[Short text fragments from websites]
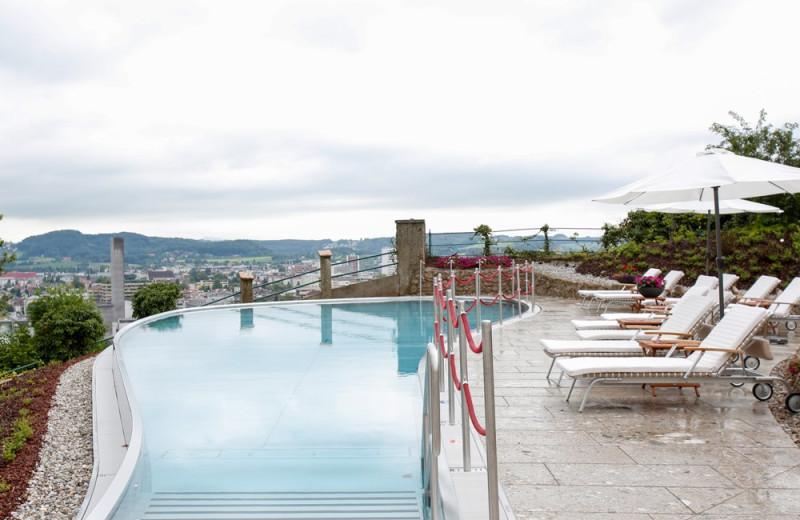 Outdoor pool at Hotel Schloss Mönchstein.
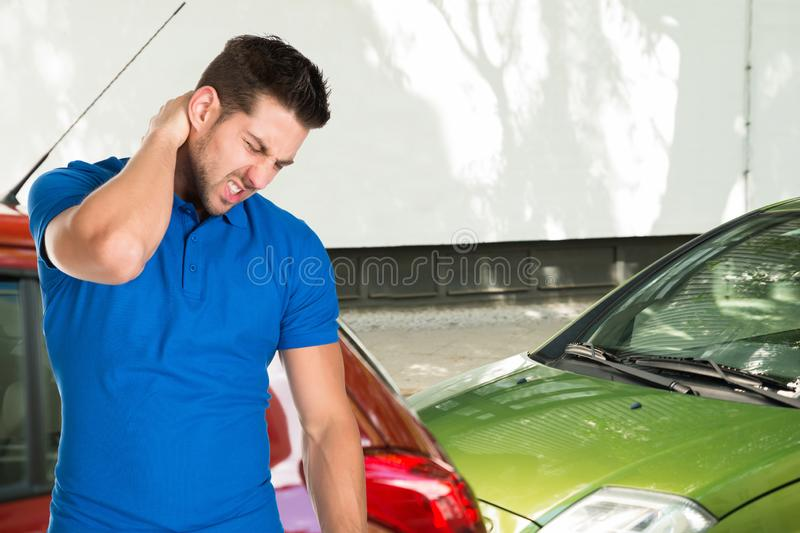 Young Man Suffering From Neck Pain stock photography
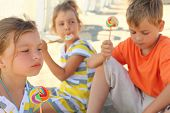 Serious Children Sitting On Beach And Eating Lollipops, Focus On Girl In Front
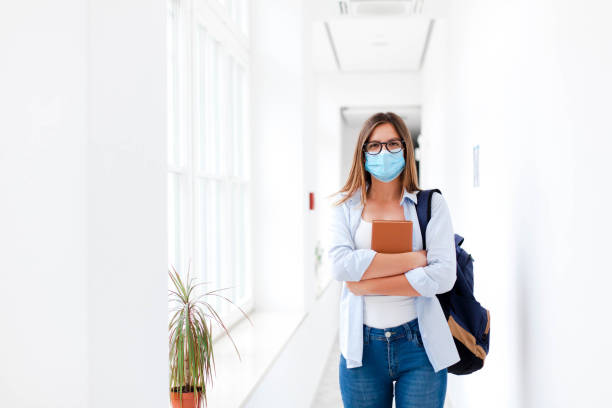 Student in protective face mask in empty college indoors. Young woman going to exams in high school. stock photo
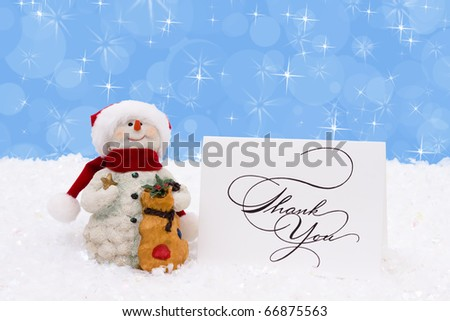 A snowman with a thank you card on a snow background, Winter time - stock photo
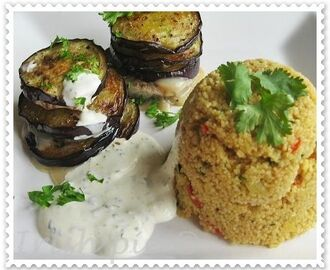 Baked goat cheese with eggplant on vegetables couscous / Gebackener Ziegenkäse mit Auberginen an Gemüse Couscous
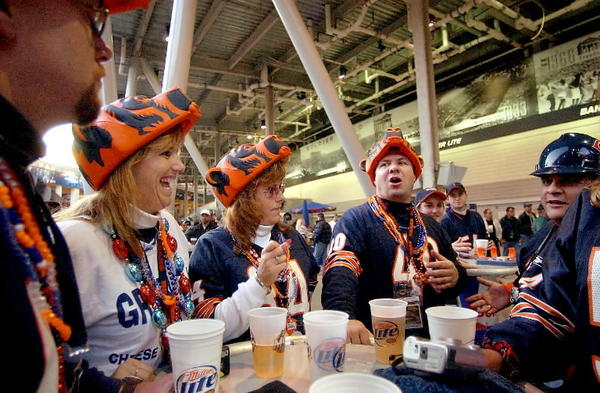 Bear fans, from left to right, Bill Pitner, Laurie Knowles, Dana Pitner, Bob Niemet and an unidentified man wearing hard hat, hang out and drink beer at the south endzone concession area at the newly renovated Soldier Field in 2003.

THE PROBLEM —
Each record above should be retyped exactly, with no pictures carried over.

YOUR SOLUTION —
 Outdoor pool at Hotel Schloss Mönchstein.
 Young Man Suffering From Neck Pain stock photography
 Serious Children Sitting On Beach And Eating Lollipops, Focus On Girl In Front
 Student in protective face mask in empty college indoors. Young woman going to exams in high school. stock photo
 A snowman with a thank you card on a snow background, Winter time - stock photo
 Baked goat cheese with eggplant on vegetables couscous / Gebackener Ziegenkäse mit Auberginen an Gemüse Couscous
 Bear fans, from left to right, Bill Pitner, Laurie Knowles, Dana Pitner, Bob Niemet and an unidentified man wearing hard hat, hang out and drink beer at the south endzone concession area at the newly renovated Soldier Field in 2003.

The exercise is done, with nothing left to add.